── Task inputs ──

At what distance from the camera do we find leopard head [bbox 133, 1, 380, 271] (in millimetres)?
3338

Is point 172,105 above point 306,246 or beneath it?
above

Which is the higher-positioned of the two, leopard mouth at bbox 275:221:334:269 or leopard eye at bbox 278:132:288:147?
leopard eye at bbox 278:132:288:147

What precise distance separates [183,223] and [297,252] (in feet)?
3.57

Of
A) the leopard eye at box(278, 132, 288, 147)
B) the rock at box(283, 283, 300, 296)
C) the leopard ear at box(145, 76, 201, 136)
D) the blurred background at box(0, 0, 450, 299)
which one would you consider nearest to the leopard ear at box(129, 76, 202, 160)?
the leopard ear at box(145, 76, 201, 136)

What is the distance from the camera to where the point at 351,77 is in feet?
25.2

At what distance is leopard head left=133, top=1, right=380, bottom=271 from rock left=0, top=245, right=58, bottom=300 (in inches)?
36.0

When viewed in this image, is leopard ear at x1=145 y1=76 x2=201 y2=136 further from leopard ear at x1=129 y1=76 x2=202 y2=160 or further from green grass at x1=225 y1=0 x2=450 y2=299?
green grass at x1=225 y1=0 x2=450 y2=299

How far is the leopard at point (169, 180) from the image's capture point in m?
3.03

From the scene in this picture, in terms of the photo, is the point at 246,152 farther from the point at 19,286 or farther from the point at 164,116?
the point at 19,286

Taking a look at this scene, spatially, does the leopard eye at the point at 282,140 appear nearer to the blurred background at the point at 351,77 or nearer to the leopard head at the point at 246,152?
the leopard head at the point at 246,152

───

**What to work on:**
Rewrite the lines from the one containing "Taking a look" through the end of the items, substituting "closer" for "nearer" and leaving all else as it is.

**Output for this exercise:**
Taking a look at this scene, spatially, does the leopard eye at the point at 282,140 appear closer to the blurred background at the point at 351,77 or closer to the leopard head at the point at 246,152?
the leopard head at the point at 246,152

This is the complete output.